I have been thinking a lot about this path in my life that I am on and have come to the conclusion that I am Oh so Lucky! I have days where I have lots of questions and doubts and feel like I have no idea where this is all leading, and then I have days where I am so certain and moved and inspired and feel so blessed to have both the intense and easy experiences.
These past few weeks have been full and a bit of a whirlwind. I have been emotional but really present in a way that I have never been before. I am able to see my doubts arise and acknowledge such uncertainty and lack of support for myself in a totally different way. My hope is that all this work that am and have been doing for some time now is helping me to transform this feeling of not good enough into something wonderful and useful and helpful.
These last few days I have spent in recovery mode. I was so incredibly tired after the immersion and I think after everything that has gone on with the loss of my baby and the releasing a lot of emotion both old and new. I do feel lighter on many levels and feel that I am finally starting to digest the lessons and blessings of these past few weeks.
A lot of what has been on my mind is that of Gratitude. I feel such Gratitude for all my teachers past and present and those who I will learn from in the future. I feel that each teacher that I have studied with teaches me something new. I love all of my teachers for different reasons. Of course what I love most is how they are just themselves.
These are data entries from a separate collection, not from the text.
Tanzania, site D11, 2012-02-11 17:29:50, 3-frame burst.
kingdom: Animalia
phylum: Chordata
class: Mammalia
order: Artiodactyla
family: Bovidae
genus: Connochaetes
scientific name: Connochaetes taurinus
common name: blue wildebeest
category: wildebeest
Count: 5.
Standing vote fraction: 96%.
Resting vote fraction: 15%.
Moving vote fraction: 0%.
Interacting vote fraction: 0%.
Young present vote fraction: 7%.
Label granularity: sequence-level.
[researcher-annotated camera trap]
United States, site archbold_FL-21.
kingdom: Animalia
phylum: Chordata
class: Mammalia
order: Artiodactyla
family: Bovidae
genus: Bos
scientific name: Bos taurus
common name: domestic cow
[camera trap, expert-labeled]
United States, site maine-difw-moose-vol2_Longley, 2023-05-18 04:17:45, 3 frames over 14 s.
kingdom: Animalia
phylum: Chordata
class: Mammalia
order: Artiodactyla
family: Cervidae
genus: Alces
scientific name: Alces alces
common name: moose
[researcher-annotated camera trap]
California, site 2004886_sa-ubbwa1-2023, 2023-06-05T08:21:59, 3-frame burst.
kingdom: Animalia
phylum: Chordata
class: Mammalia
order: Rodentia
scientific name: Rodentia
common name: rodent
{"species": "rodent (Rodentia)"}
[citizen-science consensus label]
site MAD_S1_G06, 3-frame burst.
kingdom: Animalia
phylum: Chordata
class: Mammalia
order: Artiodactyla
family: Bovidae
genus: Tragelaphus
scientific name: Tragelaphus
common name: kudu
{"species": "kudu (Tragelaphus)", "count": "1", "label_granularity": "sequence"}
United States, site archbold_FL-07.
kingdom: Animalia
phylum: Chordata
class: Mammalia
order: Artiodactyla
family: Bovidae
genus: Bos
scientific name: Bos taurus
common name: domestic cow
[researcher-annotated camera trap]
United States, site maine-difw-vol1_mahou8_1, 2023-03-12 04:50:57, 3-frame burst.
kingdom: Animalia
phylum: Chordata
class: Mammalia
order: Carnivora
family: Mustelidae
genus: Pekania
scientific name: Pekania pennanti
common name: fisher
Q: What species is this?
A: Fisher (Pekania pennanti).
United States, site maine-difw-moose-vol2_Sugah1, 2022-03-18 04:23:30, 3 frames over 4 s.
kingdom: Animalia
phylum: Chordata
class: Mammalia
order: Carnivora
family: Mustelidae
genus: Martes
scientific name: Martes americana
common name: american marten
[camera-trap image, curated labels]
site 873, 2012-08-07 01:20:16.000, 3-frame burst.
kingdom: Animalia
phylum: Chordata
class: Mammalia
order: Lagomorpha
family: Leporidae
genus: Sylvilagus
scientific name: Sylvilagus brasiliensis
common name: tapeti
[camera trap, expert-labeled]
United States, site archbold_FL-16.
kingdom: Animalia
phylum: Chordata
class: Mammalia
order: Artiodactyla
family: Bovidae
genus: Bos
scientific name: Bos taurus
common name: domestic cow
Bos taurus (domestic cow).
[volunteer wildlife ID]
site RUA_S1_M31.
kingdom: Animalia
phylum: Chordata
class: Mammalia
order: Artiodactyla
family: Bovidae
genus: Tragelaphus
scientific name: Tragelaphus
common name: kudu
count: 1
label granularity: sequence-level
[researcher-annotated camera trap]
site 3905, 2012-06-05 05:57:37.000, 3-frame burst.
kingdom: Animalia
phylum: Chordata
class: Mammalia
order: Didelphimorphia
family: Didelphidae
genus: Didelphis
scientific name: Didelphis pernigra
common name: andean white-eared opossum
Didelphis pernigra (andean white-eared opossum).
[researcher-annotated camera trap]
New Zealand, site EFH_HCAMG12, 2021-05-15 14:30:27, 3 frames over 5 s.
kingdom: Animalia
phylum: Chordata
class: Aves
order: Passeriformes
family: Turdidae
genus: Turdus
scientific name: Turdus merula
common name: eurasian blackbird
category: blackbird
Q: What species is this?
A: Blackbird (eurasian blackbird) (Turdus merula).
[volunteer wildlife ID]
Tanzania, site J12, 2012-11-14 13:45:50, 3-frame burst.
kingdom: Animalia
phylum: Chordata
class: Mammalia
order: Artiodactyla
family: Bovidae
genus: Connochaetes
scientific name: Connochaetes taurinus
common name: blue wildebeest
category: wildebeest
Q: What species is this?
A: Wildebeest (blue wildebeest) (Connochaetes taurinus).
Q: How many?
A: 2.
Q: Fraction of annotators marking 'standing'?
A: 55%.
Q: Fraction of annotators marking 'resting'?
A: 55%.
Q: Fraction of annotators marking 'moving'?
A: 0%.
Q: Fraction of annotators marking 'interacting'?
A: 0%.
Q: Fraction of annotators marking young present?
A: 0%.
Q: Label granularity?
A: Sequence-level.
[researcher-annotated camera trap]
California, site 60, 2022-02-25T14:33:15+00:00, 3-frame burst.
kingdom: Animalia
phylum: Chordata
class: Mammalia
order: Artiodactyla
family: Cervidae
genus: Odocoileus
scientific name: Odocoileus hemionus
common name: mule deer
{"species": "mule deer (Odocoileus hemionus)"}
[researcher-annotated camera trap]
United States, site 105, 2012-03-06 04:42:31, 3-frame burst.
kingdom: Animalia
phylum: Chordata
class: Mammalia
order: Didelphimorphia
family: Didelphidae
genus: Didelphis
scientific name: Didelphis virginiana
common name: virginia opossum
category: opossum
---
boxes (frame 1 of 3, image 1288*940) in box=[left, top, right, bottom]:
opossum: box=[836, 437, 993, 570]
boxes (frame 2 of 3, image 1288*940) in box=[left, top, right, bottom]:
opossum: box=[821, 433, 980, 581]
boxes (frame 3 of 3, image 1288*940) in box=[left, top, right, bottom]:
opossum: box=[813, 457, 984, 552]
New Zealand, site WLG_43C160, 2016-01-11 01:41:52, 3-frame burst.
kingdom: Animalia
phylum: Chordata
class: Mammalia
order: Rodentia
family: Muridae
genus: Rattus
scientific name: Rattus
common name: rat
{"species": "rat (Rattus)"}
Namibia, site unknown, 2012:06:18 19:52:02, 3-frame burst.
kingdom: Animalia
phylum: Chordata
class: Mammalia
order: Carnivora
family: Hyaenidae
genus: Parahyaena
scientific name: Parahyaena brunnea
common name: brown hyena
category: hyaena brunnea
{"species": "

From each of my teachers I have learned how important it is to just be me and trust that if I teach from that place it will come out right and teachings will flow through me effortlessly.
Since my move here to Tucson, I feel that I have grown tremendously as a student and teacher.
My eyes tear up as I write this because I have had to face my own fears to step into this arena. I felt immensely intimidated when I moved here and to show up and teach was a huge hurdle for me. It is even more difficult when you can feel that not everyone is ready to open to or accept what you have to offer just because it or you are new. But here I am. I now teach several classes a week at YO and love it and the people. I have such a great group of people I meet with every week to share the teachings and growth with. The main lesson I have learned is just to be real. I show up as I am and share what I learn and hope that it is relatable, useful, uplifting and inspiring. It matters to me to help and make a positive difference in a similar way that my teachers have done for me.
So I give thanks to all of my teachers for their authenticity, generosity and knowledge, and for all the love they give out.